TASKS AND EXERCISES:
1. Revise the stretch of the opinion piece on learning to code from "If we don’t" through "seen a shift.", replacing "disruption" with "change".
2. In the opinion piece on learning to code, what position does James Curran hold?

--- EXCERPTED TEXT ---

Planning for disruption: Why every employee, manager and student should learn to code

James-Curran-says-everyone-should-learn-to-code

National Computer Science School director James Curran.

We have a lot to be grateful for in terms of the way Australia is weathering COVID-19, particularly compared to other countries, both from a health perspective and an economic one.

Of course, this is all relative. COVID-19 has certainly had a toll, not only in terms of illnesses and fatalities, but on unemployment and job losses too, which are nearing 1 million in Australia.

As we search for short to mid-term economic solutions — an easier task perhaps than medical ones — some industry leaders have focused on the need for retraining. They are arguing people with transferable skills will be better placed to switch to those industries less impacted by COVID-19, such as mining, healthcare and medical, manufacturing, transport, logistics and services.

There have been calls for the government to invest in the education and training of those who have lost their jobs during the current crisis because it will increase their chances of re-entering the workforce.

Longer-term, Australia is also in a good position by OECD standards. And some have argued that there may be an opportunity for Australia to assume a leadership position in the new global order by rebooting technology-led manufacturing.

As Alex Jamieson from AJ Financial Planning said recently: “IT and advanced manufacturing could be big winners for Australia.”

Certainly, lifelong tertiary learning is now a mainstream concept, as it should be.

However, if we are to talk about re-skilling the unemployed, or those whose skills have become redundant, we also need to look at foundational learning from kindergarten through to year 12, because this is where the real difference will lie in building the critical digital skills our young people will need to thrive in the workforce of the future.

If we don’t get this right, we will forever be playing catch up and reacting to, rather than planning for, disruption, in all its guises.

In my area of work, which encompasses classroom-ready resources for teachers to tackle the digital technology curriculum, as well as coding  challenges throughout the year, we have seen a shift.

Not only is digital technologies (AC:DT) finally a compulsory subject in Australia, but more teachers and parents alike are starting to understand that coding is a valuable skill for everyone, not just STEM nerds.

--- INFORMATION PROVIDED ---

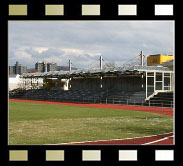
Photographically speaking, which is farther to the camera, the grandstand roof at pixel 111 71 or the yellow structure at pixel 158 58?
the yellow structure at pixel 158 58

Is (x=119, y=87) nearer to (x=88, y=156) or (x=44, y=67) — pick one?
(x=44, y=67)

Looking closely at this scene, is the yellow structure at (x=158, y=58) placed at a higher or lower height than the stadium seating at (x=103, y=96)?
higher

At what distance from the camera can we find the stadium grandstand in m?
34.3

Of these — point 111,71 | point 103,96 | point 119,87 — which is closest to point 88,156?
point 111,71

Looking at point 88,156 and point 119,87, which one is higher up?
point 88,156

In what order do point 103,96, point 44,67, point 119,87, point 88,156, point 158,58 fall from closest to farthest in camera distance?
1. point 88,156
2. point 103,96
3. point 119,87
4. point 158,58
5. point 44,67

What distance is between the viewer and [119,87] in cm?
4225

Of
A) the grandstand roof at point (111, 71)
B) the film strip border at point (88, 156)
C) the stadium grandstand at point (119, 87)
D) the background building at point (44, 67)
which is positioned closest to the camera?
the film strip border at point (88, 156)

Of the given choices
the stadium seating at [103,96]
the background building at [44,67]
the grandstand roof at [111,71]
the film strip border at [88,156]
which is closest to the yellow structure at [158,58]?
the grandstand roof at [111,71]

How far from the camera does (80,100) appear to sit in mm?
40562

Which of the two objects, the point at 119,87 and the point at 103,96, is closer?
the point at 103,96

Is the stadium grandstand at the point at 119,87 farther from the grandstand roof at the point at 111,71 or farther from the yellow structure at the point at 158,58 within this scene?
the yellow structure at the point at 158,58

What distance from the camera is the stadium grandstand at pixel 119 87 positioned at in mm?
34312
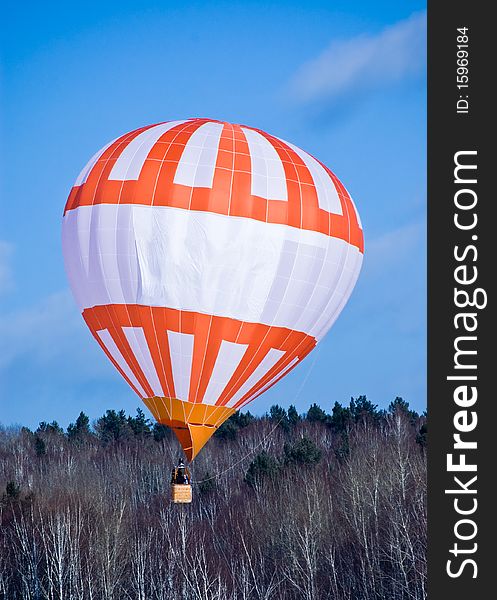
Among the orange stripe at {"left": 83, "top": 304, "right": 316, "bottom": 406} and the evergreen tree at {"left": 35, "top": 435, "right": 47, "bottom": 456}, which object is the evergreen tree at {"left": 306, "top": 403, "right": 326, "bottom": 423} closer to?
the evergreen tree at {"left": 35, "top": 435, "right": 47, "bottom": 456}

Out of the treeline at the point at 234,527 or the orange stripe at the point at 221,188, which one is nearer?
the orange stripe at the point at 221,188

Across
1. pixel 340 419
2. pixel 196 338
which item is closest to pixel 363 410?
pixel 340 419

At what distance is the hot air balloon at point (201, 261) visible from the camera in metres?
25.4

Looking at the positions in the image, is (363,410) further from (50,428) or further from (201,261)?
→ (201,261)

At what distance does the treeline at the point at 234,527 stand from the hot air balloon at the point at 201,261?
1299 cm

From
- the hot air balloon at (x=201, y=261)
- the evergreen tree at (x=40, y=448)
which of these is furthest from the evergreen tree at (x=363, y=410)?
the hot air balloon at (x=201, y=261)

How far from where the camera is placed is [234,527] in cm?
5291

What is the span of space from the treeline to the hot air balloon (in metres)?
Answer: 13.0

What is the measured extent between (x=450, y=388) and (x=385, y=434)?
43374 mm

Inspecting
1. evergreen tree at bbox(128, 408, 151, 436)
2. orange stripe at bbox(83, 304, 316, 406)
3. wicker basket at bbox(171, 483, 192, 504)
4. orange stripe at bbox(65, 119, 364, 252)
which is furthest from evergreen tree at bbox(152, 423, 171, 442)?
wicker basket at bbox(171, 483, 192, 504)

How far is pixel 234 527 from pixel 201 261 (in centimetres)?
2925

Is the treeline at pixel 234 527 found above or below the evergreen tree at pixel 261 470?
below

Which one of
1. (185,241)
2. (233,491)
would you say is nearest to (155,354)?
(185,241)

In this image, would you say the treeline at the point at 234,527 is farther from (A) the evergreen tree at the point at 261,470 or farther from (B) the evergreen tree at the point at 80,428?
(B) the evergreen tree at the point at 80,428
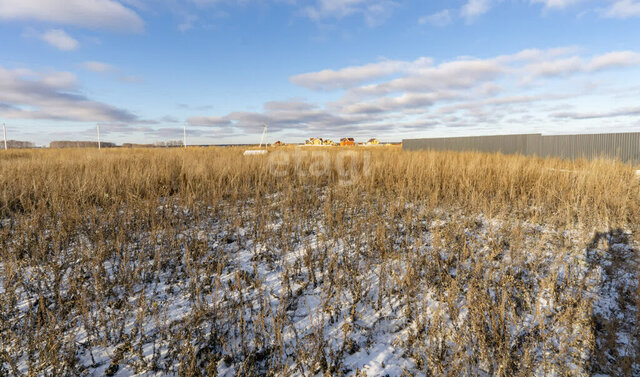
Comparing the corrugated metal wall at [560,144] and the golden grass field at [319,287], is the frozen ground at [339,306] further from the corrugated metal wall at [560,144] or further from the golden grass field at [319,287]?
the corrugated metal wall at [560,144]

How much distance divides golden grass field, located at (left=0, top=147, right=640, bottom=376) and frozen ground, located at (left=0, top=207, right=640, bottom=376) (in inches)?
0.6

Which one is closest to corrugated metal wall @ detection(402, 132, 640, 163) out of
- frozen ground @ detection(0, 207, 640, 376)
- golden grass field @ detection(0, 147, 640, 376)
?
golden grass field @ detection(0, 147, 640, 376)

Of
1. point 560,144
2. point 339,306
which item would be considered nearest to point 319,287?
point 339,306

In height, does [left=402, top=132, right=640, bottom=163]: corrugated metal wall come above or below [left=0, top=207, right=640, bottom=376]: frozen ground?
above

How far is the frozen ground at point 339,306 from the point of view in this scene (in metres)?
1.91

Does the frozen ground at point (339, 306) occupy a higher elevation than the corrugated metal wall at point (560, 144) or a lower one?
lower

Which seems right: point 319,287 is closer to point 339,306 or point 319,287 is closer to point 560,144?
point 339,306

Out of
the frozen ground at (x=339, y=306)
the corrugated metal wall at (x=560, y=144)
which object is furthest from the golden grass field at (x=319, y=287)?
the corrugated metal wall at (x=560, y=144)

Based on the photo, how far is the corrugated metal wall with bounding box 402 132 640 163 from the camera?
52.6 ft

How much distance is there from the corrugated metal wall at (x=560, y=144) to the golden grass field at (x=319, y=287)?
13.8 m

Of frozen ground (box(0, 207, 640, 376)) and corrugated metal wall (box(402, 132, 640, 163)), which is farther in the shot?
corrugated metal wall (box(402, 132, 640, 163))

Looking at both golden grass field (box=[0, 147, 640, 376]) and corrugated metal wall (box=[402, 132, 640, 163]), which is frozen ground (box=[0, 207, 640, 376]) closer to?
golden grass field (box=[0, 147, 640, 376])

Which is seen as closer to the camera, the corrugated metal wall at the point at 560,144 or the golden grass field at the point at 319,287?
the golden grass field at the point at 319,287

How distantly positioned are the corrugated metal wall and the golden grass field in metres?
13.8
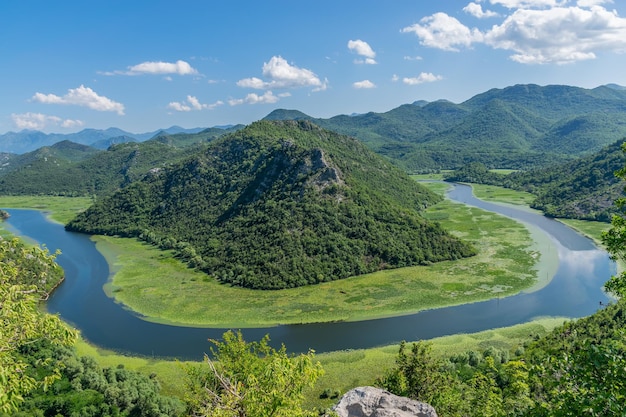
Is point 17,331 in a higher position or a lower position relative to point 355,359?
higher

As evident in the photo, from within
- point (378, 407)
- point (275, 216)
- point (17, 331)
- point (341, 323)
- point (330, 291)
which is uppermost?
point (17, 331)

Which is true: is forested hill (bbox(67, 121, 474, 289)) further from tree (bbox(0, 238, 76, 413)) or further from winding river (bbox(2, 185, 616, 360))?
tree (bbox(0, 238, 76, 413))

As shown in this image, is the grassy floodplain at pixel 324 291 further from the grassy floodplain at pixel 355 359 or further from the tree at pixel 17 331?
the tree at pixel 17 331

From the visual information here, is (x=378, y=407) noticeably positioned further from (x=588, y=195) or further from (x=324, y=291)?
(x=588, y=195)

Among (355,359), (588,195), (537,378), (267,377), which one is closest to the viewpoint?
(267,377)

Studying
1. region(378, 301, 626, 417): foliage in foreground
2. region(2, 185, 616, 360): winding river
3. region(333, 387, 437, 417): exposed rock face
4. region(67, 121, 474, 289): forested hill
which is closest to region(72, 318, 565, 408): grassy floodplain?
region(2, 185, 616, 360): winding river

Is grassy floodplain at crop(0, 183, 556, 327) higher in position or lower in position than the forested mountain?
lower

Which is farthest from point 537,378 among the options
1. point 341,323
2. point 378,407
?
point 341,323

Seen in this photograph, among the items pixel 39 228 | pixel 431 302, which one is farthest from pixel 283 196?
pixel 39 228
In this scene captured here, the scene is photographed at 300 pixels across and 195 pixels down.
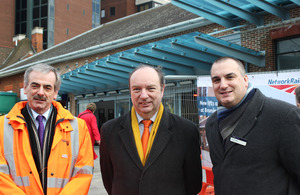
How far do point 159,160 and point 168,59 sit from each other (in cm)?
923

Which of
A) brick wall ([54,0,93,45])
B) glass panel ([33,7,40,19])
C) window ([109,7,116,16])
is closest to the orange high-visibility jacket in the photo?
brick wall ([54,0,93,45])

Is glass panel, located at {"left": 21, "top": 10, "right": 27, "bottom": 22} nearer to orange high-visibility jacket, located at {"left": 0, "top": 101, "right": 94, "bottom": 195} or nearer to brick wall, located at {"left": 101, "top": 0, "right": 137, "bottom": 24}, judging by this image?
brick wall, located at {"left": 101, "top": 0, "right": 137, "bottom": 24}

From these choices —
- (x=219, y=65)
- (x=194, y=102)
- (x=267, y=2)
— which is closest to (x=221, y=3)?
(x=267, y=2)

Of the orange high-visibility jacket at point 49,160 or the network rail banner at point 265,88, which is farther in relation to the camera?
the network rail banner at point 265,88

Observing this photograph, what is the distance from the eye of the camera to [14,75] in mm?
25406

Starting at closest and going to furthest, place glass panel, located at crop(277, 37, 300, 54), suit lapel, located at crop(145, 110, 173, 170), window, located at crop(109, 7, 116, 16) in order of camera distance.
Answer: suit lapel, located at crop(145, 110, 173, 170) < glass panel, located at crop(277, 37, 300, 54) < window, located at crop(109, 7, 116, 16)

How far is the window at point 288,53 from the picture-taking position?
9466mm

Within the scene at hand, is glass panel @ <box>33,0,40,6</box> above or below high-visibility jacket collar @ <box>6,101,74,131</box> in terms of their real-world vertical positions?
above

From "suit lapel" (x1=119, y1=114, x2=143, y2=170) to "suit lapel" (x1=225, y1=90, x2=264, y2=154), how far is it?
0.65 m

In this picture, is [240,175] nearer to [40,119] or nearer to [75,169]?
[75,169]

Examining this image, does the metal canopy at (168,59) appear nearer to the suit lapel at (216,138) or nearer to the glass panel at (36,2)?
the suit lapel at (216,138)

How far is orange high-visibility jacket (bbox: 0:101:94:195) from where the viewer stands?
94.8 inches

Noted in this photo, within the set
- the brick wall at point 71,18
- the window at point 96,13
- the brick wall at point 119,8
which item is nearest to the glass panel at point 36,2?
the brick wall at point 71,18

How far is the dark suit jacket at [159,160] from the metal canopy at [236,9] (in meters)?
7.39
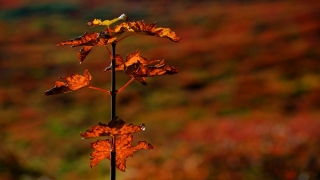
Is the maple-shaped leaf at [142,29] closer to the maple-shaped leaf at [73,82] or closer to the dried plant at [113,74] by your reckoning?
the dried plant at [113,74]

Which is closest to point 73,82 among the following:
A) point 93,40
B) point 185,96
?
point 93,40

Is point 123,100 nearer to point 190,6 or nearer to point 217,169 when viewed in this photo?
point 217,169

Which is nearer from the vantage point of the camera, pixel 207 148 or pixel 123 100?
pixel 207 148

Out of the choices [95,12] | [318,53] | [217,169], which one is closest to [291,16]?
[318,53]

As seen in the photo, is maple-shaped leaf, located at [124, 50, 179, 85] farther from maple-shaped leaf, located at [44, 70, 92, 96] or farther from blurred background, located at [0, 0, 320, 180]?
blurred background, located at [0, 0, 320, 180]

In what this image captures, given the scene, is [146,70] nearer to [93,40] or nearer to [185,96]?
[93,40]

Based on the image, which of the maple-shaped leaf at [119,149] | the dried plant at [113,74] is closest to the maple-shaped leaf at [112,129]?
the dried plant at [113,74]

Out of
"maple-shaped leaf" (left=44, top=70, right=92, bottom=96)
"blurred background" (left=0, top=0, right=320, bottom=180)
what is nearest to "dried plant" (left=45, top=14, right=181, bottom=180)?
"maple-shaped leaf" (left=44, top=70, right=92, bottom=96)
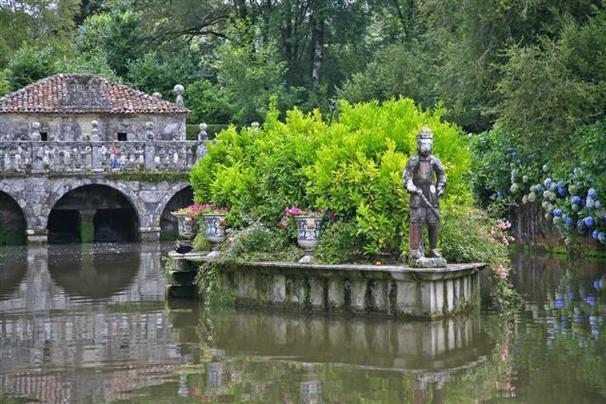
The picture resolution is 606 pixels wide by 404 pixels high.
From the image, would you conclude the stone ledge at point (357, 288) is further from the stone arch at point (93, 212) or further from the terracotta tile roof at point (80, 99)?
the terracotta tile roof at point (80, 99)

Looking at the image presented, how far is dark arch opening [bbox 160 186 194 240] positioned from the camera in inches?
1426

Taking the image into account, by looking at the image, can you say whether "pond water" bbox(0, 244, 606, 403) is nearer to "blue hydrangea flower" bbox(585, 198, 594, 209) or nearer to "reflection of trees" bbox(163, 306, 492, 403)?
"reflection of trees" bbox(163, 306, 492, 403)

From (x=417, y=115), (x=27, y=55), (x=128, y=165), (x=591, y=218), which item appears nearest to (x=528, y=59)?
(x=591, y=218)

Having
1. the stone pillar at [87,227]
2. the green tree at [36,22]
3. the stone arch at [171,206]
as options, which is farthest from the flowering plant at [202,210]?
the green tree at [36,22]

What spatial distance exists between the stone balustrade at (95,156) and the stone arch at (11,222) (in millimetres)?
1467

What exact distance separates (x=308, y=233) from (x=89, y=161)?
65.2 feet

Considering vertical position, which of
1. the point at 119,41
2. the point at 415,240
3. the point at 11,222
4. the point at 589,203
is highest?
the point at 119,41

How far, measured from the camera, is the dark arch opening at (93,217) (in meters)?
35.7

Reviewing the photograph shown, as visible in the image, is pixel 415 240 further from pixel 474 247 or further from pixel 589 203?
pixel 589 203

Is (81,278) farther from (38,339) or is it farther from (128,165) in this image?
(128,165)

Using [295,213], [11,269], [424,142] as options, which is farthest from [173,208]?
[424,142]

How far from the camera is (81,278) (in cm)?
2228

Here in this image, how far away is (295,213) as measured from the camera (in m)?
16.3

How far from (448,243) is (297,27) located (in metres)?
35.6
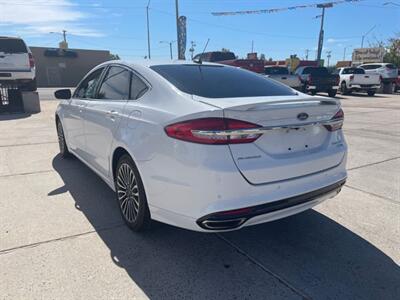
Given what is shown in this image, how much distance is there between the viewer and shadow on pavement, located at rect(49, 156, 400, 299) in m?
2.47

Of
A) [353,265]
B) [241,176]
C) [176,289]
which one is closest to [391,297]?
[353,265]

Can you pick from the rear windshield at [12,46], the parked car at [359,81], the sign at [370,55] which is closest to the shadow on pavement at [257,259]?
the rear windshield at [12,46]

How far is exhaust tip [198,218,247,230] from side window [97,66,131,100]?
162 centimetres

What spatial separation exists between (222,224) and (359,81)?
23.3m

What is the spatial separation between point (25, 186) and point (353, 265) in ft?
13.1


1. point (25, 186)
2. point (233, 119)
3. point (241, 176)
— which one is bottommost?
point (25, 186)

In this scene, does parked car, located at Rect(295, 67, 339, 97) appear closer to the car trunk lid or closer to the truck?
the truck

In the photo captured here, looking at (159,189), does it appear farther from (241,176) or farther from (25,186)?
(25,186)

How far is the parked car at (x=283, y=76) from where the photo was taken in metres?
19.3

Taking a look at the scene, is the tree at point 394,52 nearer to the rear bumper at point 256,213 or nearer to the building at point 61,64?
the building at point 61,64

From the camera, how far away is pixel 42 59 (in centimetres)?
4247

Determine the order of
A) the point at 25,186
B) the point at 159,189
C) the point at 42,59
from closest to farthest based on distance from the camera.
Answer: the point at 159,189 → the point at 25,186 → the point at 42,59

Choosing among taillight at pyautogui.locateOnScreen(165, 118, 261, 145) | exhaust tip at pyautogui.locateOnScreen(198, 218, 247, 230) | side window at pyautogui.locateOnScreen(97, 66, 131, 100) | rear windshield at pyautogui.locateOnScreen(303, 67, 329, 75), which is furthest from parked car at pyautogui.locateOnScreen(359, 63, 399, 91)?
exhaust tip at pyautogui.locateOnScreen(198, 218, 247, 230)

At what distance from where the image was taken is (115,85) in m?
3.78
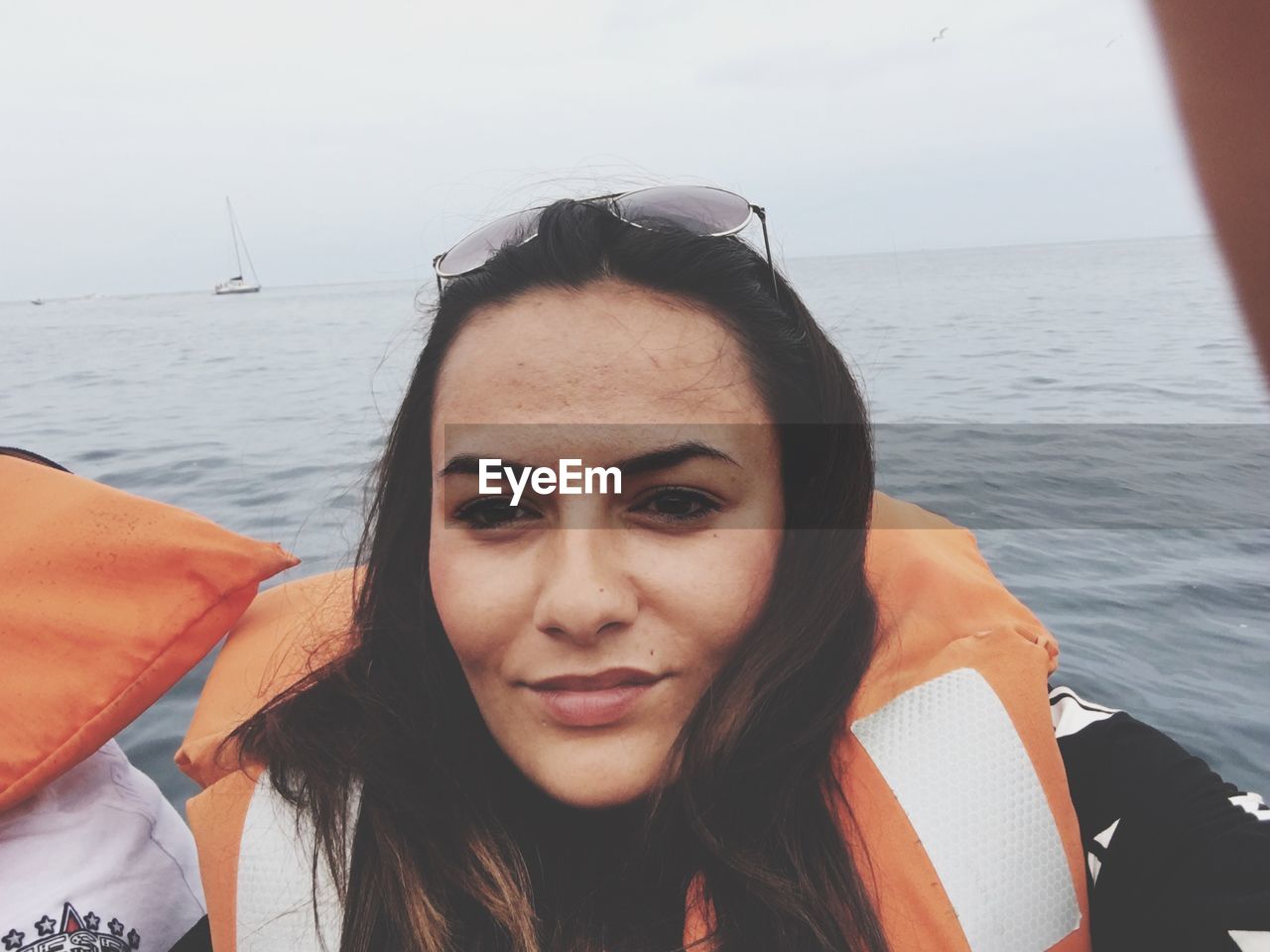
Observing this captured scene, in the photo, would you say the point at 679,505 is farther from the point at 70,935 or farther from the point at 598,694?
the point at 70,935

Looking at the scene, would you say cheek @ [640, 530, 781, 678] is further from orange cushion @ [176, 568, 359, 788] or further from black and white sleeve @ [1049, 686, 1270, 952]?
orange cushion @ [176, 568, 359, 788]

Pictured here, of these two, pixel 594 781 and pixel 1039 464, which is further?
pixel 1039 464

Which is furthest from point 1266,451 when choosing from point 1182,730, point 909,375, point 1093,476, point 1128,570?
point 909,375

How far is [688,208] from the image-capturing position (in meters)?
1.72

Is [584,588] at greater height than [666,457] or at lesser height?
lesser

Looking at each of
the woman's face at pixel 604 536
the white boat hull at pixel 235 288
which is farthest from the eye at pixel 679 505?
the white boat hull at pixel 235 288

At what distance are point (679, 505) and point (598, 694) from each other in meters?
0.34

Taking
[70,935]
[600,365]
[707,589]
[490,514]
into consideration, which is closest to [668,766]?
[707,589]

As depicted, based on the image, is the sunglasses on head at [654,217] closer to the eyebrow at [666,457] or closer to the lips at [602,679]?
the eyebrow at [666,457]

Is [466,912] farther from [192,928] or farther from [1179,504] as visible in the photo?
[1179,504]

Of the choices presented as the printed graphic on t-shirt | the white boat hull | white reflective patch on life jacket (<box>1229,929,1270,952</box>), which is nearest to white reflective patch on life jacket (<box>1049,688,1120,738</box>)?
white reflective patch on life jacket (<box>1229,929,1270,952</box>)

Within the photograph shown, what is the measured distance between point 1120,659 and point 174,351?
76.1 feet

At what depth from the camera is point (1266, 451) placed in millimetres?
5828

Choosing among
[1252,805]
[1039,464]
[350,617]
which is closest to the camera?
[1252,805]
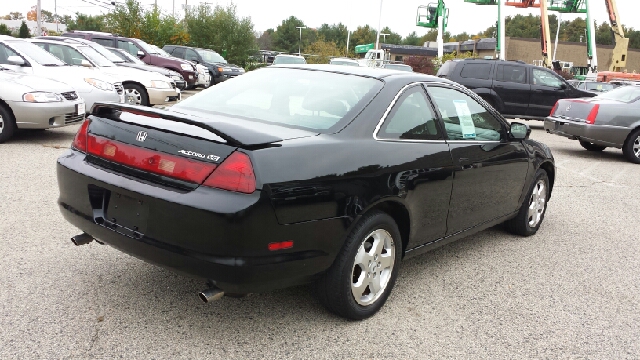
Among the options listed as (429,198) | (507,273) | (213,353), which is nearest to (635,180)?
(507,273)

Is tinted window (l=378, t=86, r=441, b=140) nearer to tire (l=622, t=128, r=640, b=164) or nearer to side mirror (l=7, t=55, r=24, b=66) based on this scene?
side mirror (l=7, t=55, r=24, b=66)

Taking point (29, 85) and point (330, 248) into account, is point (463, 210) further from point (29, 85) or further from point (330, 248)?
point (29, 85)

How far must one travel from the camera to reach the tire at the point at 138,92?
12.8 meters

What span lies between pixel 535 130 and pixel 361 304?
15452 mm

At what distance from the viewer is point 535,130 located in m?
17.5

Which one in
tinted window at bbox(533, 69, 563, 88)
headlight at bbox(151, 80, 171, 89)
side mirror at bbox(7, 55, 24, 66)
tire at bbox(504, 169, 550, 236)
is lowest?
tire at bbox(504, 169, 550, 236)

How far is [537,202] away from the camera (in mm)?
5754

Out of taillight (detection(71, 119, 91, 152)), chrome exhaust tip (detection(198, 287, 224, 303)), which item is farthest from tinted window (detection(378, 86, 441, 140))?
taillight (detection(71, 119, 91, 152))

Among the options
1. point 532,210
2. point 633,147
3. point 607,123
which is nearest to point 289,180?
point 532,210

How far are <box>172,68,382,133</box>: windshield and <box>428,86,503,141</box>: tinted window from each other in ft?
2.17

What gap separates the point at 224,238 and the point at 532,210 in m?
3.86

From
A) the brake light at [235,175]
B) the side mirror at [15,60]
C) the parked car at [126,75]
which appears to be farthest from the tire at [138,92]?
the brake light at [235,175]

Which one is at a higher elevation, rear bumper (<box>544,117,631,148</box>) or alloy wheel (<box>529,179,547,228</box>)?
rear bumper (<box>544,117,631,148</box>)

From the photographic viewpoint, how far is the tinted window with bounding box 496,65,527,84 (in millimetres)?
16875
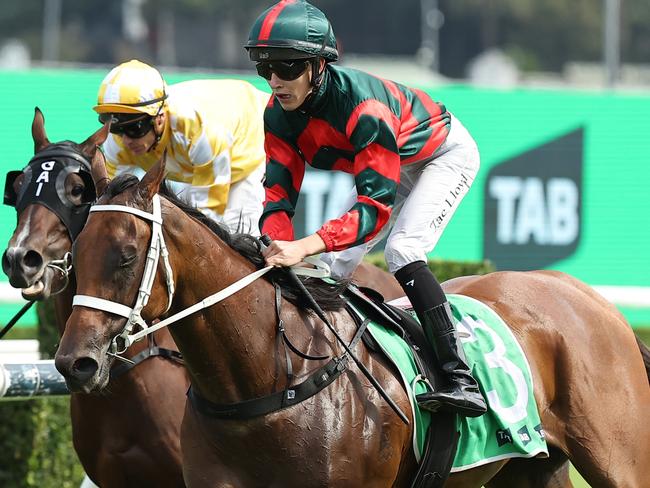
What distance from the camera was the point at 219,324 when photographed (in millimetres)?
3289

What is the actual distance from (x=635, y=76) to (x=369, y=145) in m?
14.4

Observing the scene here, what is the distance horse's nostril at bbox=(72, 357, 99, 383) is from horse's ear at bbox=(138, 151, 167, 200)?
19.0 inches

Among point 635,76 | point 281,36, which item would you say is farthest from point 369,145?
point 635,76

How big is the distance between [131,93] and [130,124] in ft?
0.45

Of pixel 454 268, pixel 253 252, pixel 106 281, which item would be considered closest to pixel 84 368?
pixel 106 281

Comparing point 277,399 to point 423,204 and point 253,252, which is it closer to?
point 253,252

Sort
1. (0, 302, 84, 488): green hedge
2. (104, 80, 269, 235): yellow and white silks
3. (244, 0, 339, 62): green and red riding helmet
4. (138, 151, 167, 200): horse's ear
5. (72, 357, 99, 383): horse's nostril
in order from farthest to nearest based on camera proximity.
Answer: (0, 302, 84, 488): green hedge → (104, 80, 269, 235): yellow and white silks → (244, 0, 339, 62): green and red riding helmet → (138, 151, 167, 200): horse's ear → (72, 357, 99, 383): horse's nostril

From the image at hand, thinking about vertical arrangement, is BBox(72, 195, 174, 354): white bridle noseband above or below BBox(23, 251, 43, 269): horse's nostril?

---

LIST OF SOLUTIONS:
1.
If we don’t get this right, we will forever be playing catch up and reacting to, rather than planning for, change, in all its guises.

In my area of work, which encompasses classroom-ready resources for teachers to tackle the digital technology curriculum, as well as coding  challenges throughout the year, we have seen a shift.

2. He is director of the National Computer Science School.